  3. Bring a portable phone charger and become briefly, wildly popular.
  4. Learn where the quiet space is at events and let people know it exists.
  5. Sit in the quiet space with someone who doesn’t want to be alone but also doesn’t want to talk.
  6. Bring folding chairs or a blanket to outdoor events and share the seating wealth.
  7. Introduce people by name and something they’d like to be known for (“This is Alex, they make incredible 3D printed vibrators”).
  8. If someone is new, check back in with them later in the event.
  9. Learn a few grounding techniques (breathing, sensory stuff) and share them casually when useful. Someone is always going to need a little help with self-regulation. 
  10. Remind someone to drink water in a way that feels like care, not scolding.
  11. Let your joy be visible. It gives other people permission.
Holding the Line 3
Illustration: Bill Frenec
  1. Let your boundaries be visible too. Same reason.
  2. Be the first to clap, cheer or snap at a performance. Start the ripple.
  3. Help clean up at the end of an event.
  4. Without being asked.
  5. But stop if it turns out you’re accidentally making chaos.

* _Numeric chart reasoning data_:
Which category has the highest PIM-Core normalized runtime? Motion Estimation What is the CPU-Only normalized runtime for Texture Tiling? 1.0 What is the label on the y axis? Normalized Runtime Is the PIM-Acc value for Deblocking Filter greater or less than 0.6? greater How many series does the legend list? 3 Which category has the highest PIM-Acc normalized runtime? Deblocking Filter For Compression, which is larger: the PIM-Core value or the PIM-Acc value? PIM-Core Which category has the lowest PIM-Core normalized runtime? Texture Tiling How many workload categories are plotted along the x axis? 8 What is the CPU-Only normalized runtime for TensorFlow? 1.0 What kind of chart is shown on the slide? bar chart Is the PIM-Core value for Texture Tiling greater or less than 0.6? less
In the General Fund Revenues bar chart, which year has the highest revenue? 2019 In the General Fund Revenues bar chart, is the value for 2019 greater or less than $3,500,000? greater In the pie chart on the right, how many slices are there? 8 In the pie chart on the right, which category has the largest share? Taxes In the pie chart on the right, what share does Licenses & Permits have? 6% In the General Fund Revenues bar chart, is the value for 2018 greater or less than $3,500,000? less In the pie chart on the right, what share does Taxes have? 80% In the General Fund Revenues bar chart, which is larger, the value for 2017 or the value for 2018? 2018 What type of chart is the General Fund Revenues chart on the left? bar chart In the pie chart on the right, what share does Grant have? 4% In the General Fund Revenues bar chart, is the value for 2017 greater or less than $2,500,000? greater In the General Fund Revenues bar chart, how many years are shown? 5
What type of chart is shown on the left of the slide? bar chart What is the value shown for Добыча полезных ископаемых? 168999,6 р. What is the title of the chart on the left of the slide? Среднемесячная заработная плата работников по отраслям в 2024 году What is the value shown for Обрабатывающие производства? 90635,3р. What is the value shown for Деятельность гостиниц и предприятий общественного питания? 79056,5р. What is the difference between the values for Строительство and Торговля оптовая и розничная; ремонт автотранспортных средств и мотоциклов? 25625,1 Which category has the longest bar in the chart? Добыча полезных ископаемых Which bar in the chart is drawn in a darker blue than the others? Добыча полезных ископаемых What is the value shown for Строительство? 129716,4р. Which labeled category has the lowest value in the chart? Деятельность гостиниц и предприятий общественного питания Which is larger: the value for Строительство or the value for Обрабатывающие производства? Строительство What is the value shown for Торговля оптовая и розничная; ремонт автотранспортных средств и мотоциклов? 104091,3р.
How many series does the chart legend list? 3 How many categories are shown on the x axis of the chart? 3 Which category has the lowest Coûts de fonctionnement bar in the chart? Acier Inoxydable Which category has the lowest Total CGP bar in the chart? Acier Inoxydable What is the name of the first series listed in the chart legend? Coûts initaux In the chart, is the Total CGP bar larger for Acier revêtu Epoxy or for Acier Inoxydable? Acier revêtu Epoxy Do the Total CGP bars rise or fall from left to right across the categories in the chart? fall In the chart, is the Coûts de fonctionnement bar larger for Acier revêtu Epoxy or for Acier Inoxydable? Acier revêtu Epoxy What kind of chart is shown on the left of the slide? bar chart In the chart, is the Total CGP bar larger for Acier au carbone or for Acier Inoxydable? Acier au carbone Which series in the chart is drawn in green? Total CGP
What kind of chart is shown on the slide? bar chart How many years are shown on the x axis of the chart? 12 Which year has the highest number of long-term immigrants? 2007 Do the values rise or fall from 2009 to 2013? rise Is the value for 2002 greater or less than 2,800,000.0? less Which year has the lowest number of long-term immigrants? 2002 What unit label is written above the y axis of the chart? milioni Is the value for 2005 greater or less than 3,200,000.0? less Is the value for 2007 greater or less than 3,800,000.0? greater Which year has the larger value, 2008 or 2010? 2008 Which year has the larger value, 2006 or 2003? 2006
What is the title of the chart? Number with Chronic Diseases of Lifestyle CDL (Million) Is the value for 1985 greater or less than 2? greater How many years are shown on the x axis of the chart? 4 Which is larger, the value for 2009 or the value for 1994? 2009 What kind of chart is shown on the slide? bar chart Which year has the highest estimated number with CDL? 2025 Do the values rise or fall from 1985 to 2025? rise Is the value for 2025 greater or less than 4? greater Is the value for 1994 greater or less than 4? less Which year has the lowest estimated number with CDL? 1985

* _ACTIVITY 1_:
According to the event tips, what should you do if someone is new?
* _ACTIVITY 2_:
Copy the portion of the event tips starting at "10. Remind someone" and ending at "of an event.".
* _ACTIVITY 3_:
Based on the event tips, mark each statement yes or no and quote the words that decide it: (a) Bringing a portable phone charger can make you briefly popular. (b) A reminder to drink water should come across as scolding. (c) You should help clean up at the end of an event only when someone asks you to.
Rely only on the event tips to answer.

* _ANSWER BOX 1_:
Check back in with them later in the event.

* _ANSWER BOX 2_:
10. Remind someone to drink water in a way that feels like care, not scolding.
  11. Let your joy be visible. It gives other people permission.
Holding the Line 3
Illustration: Bill Frenec
  1. Let your boundaries be visible too. Same reason.
  2. Be the first to clap, cheer or snap at a performance. Start the ripple.
  3. Help clean up at the end of an event.

* _ANSWER BOX 3_:
(a) Yes: "Bring a portable phone charger and become briefly, wildly popular."
(b) No: "Remind someone to drink water in a way that feels like care, not scolding."
(c) No: "Without being asked."